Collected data

##########

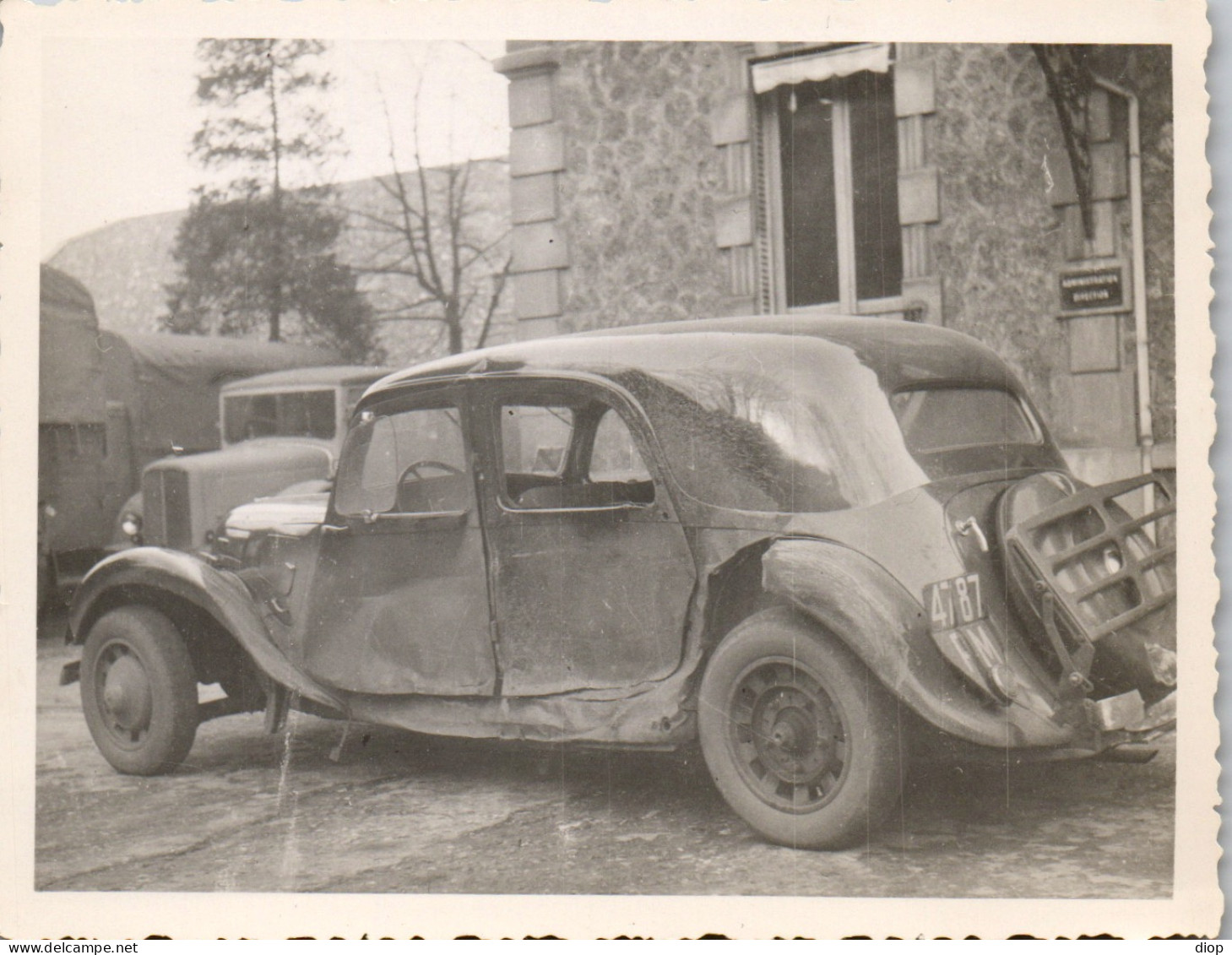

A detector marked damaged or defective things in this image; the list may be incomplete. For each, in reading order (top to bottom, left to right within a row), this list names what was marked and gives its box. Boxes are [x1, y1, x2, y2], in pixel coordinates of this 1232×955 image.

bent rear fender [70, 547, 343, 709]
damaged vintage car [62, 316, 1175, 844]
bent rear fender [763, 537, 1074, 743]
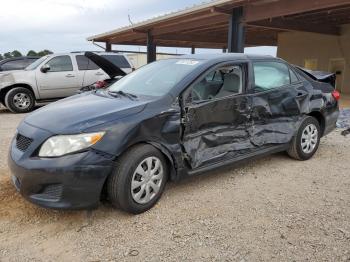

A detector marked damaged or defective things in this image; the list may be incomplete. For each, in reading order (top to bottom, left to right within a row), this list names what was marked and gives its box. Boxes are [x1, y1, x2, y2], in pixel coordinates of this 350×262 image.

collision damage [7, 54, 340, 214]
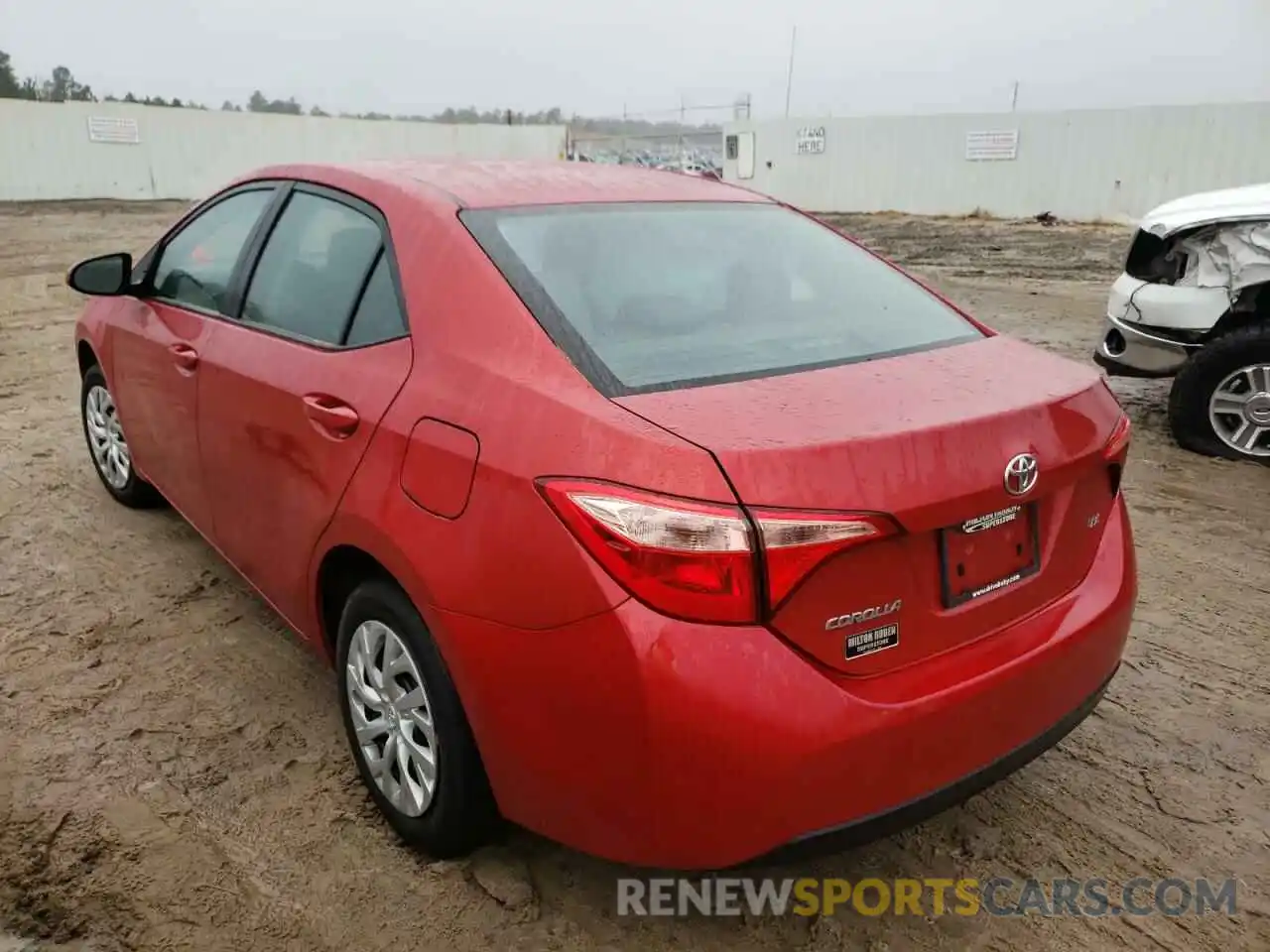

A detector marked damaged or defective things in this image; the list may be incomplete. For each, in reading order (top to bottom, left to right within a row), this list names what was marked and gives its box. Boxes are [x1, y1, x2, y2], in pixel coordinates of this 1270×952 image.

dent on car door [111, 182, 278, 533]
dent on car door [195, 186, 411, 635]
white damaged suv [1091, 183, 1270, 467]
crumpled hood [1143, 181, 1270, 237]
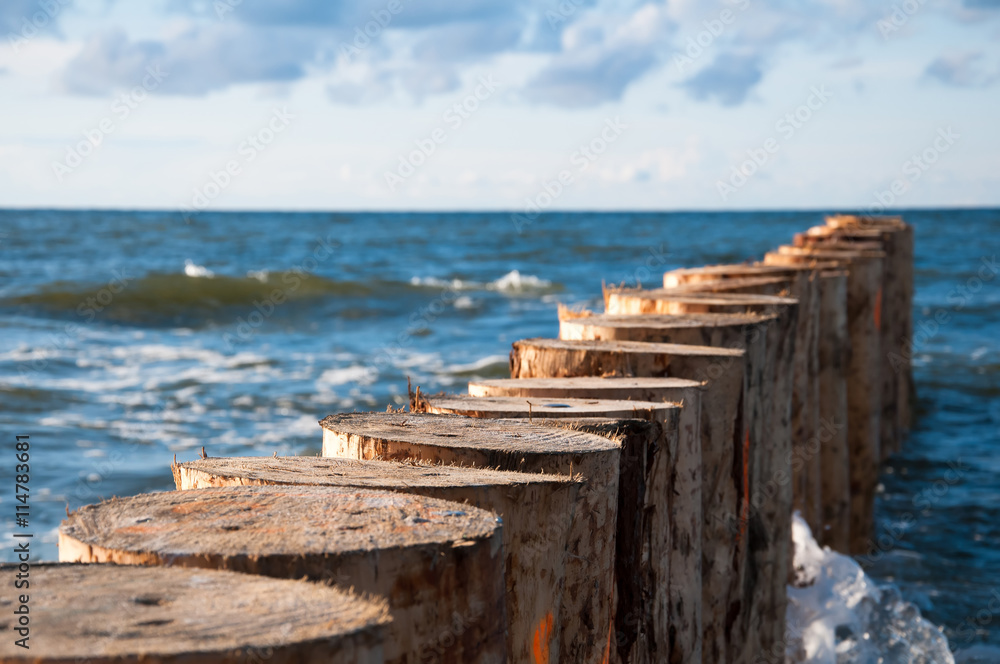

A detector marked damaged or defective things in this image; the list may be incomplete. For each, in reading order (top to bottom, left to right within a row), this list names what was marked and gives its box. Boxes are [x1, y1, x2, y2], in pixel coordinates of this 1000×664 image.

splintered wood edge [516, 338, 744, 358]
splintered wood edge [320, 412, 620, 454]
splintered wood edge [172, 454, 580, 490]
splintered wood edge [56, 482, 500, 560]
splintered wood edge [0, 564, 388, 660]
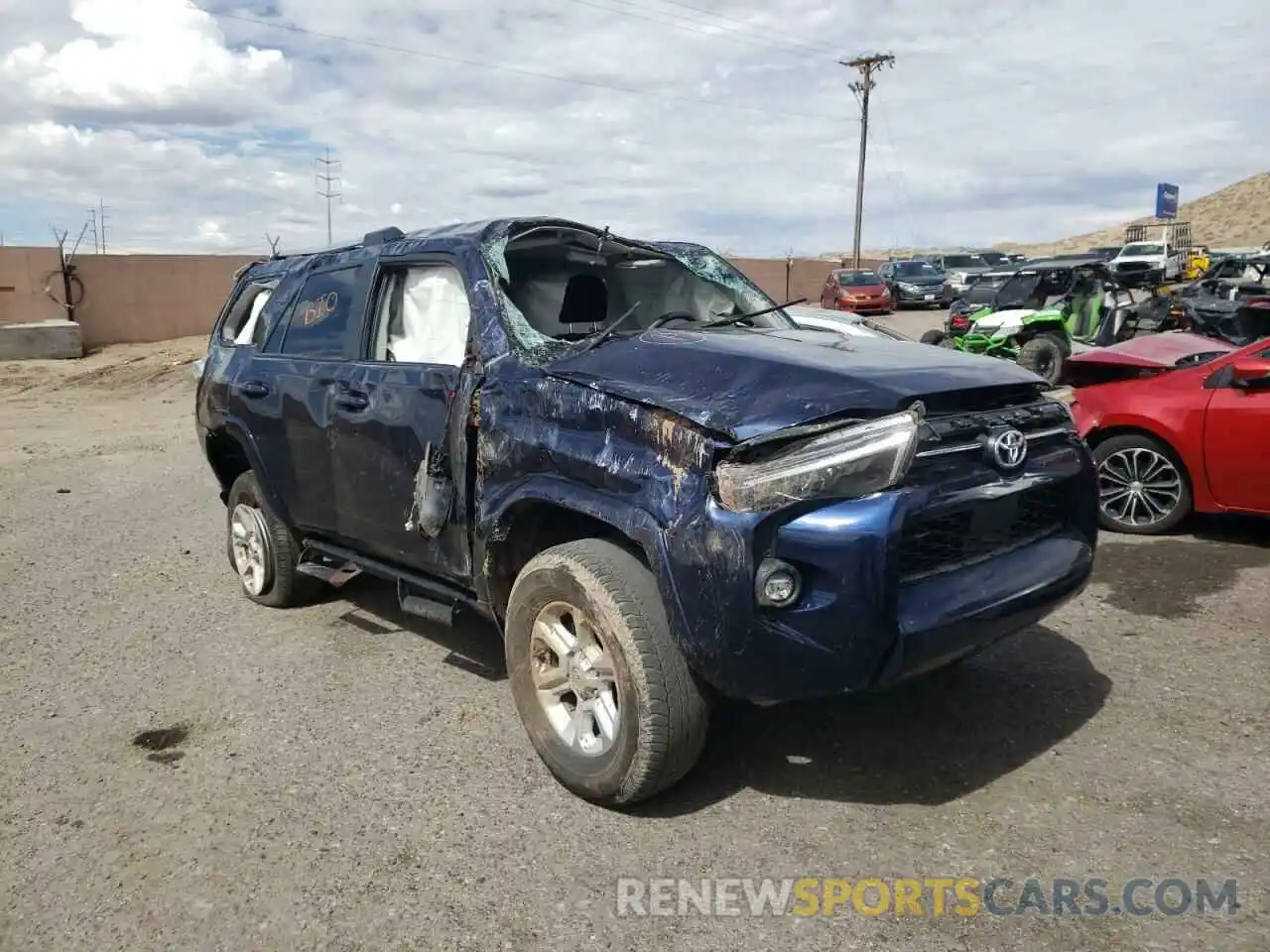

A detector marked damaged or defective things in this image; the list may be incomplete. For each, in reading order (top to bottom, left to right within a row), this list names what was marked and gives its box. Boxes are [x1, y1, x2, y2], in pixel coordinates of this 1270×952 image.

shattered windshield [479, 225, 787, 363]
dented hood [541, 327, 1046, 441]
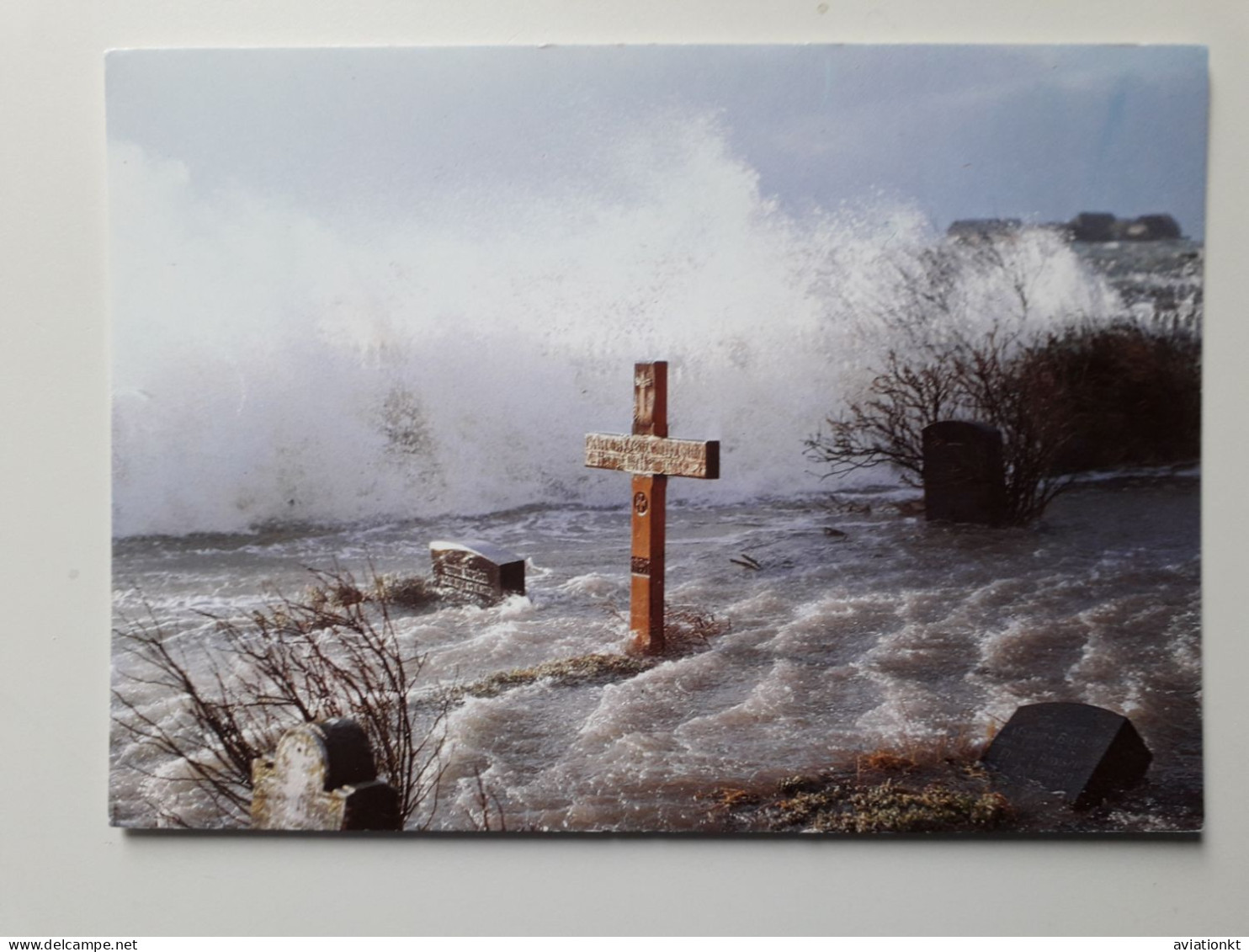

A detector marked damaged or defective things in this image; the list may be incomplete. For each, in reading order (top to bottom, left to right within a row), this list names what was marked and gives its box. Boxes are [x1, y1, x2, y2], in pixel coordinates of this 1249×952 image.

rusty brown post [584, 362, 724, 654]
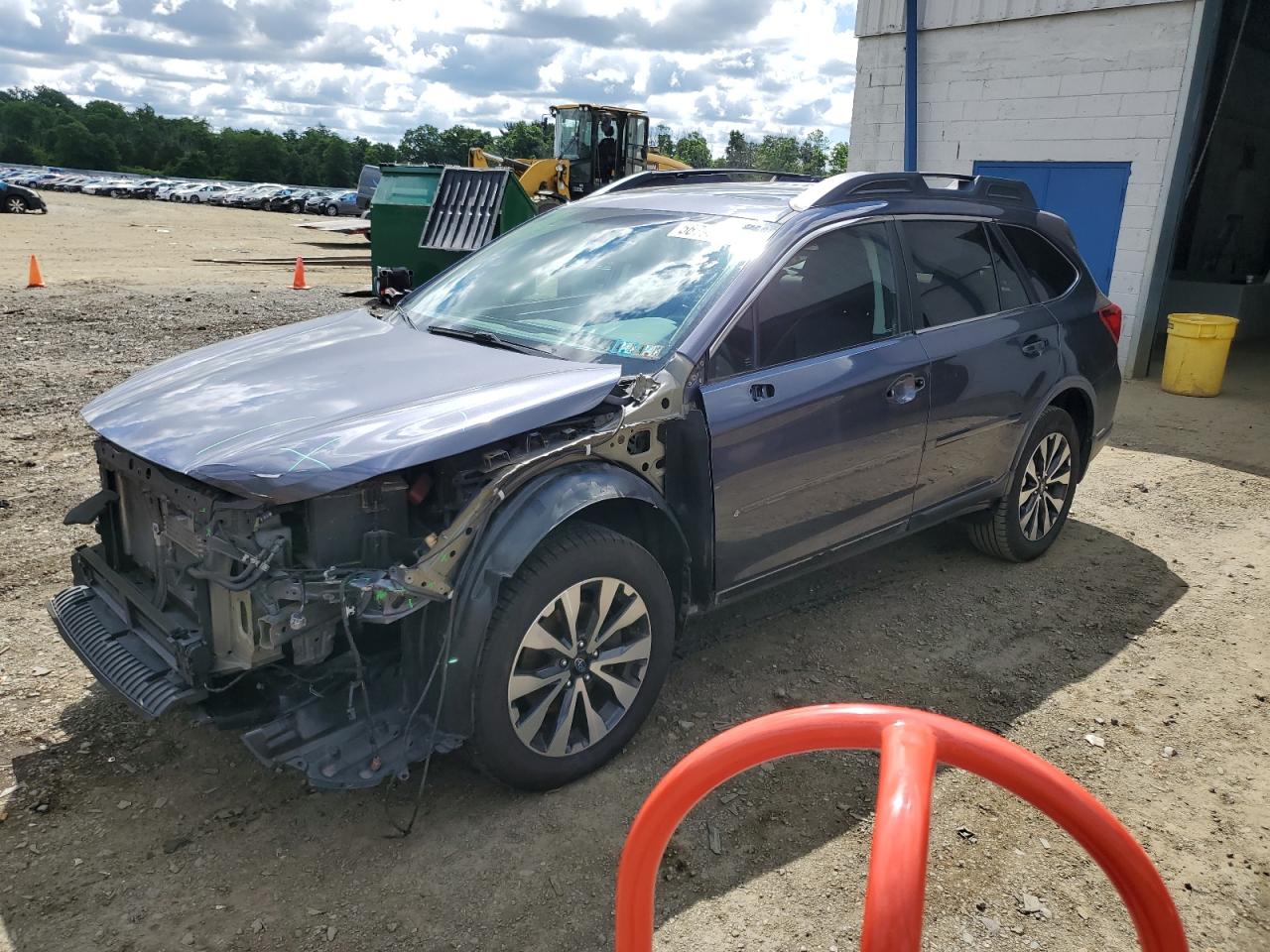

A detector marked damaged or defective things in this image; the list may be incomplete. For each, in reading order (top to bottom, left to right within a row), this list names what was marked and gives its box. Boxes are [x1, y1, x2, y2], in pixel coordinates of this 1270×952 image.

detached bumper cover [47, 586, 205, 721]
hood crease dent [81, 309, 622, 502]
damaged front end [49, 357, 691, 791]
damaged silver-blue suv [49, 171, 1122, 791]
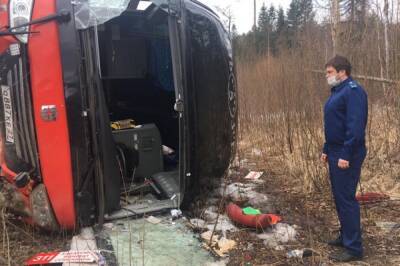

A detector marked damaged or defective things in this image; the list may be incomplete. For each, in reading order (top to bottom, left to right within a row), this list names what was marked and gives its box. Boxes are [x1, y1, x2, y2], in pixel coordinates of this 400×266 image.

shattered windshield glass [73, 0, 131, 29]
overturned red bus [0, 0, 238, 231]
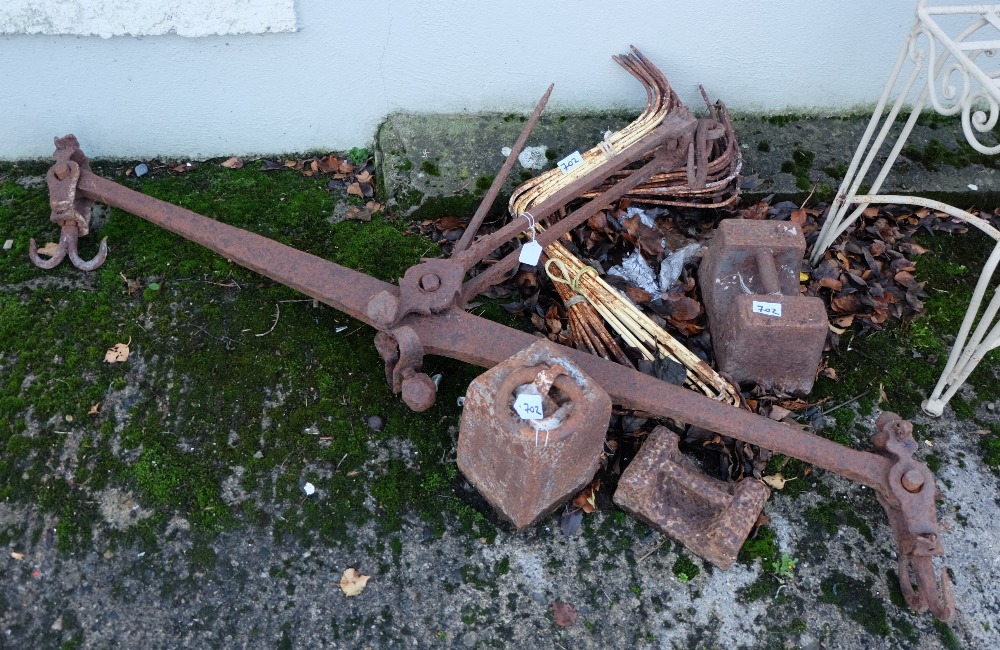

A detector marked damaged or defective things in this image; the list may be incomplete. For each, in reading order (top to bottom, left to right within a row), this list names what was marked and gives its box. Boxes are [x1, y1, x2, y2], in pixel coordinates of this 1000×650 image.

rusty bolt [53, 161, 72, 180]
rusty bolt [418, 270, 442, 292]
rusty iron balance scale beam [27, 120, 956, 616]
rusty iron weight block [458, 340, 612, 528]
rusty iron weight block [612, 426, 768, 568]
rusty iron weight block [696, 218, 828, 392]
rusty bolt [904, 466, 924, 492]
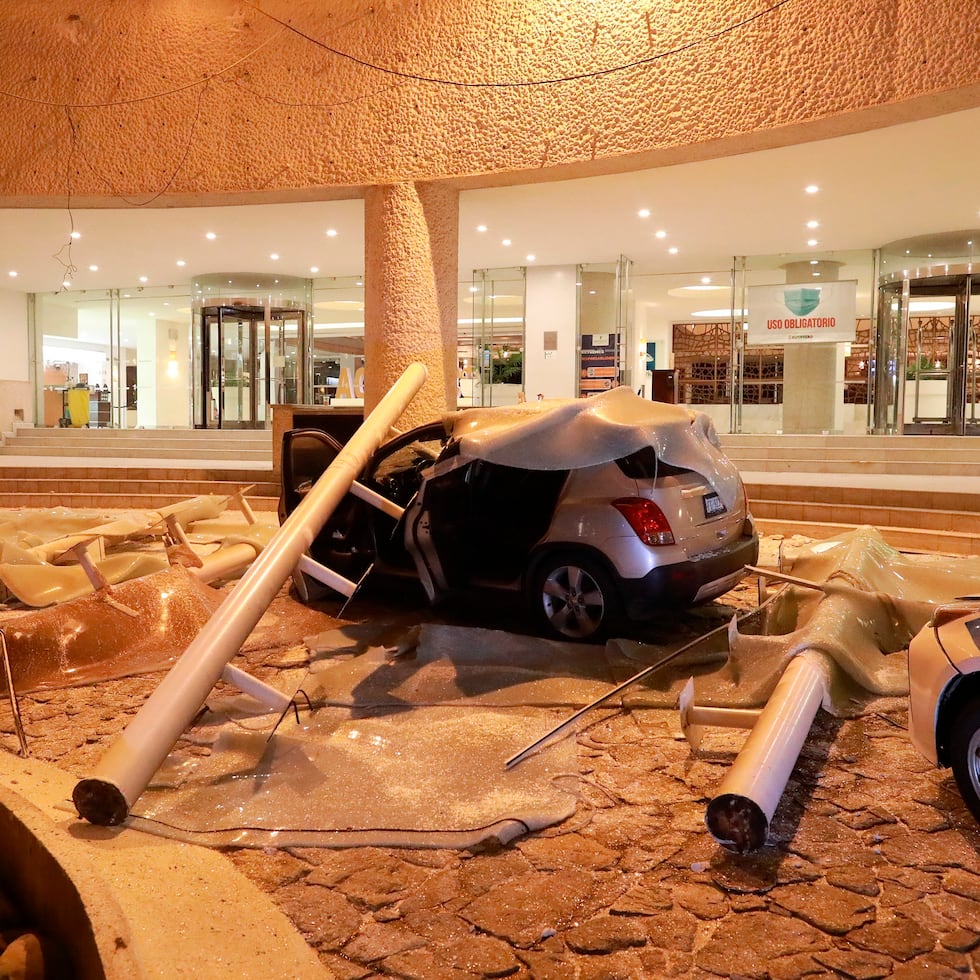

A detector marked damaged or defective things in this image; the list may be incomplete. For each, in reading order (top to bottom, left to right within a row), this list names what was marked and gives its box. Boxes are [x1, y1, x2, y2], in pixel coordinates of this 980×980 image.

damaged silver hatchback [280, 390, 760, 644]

##########

▶ _Task requirements_
An exact copy of the entries above is needed, with the pictures removed.

▶ _Answer section_
A detector marked damaged or defective things in this image; the list may be incomplete. For each, in reading order (top to bottom, left to right within a row), this list names what was marked and gives its box. Boxes are [x1, y1, x2, y2], in pixel coordinates of this 1232×955 image.

bent rear fender [70, 547, 343, 709]
damaged vintage car [62, 316, 1175, 844]
bent rear fender [763, 537, 1074, 743]

A detector marked damaged or defective things in this image; the list may be incomplete. For each, in reading order (top to bottom, left to right within a row), this list names what was marked and gives its box. Boxes are [x1, y1, x2, y2], in pixel coordinates of this 350×262 image.

collision damage [7, 54, 340, 214]

A detector marked damaged or defective things in this image; the list may be incomplete. For each, in reading order (top to bottom, left to right within a row), this list names what was marked and gives its box. Boxes are [x1, y1, x2, y2], in pixel coordinates of this 1270×952 image.

dent on car door [111, 182, 278, 533]
dent on car door [195, 186, 411, 635]
white damaged suv [1091, 183, 1270, 467]
crumpled hood [1143, 181, 1270, 237]

A detector marked damaged or defective things in this image; the list may be incomplete. For each, in reading order (top to bottom, left to right within a row), this list names what was marked and gives its box. Boxes are [x1, y1, x2, y2], in pixel coordinates of this 1000×664 image.

splintered wood edge [516, 338, 744, 358]
splintered wood edge [320, 412, 620, 454]
splintered wood edge [172, 454, 580, 490]
splintered wood edge [56, 482, 500, 560]
splintered wood edge [0, 564, 388, 660]

A detector marked damaged or defective things in this image; the list may be incomplete. For each, in reading order (top to bottom, left to right within a row), this list names what was marked and gives its box. Boxes are [x1, y1, x2, y2], in pixel coordinates of this 1270×952 image.

shattered windshield [479, 225, 787, 363]
dented hood [541, 327, 1046, 441]

A detector marked damaged or defective things in this image; the list may be incomplete. For each, in reading order (top to bottom, left to right within a row), this list names what was marked and gives its box. Boxes are [x1, y1, x2, y2], in pixel coordinates of this 1249×952 image.

rusty brown post [584, 362, 724, 654]

A detector marked damaged or defective things in this image; the list may be incomplete. For each, in reading order (top to bottom, left to right within a row), this list names what was marked and gives its box. Boxes are [x1, y1, x2, y2], in pixel coordinates of this 1270×952 image.

detached bumper cover [47, 586, 205, 721]
hood crease dent [81, 309, 622, 502]
damaged front end [49, 357, 691, 791]
damaged silver-blue suv [49, 171, 1122, 791]

A detector marked damaged or defective things in this image; the list may be incomplete. For each, in reading order (top to bottom, left to right within a row), this list names what was marked and gives its box. Boxes are [x1, y1, x2, y2], in pixel coordinates of this 400×266 image.

shattered windshield glass [73, 0, 131, 29]
overturned red bus [0, 0, 238, 231]

A detector marked damaged or defective things in this image; the list may be incomplete. For each, in reading order (top to bottom, left to right within a row), this list names what was marked and gives its box. Boxes are [x1, y1, x2, y2], in pixel coordinates of this 1000×650 image.

rusty bolt [53, 161, 72, 180]
rusty bolt [418, 270, 442, 292]
rusty iron balance scale beam [27, 120, 956, 616]
rusty iron weight block [458, 340, 612, 528]
rusty iron weight block [612, 426, 768, 568]
rusty iron weight block [696, 218, 828, 392]
rusty bolt [904, 466, 924, 492]

A detector marked damaged or defective things in this image; the list may be incomplete. For each, in reading order (top to bottom, left to right within a row), this list names what was marked and gives its box. Boxes are [x1, y1, x2, y2], in pixel coordinates of this 980×980 image.

damaged silver hatchback [280, 390, 760, 644]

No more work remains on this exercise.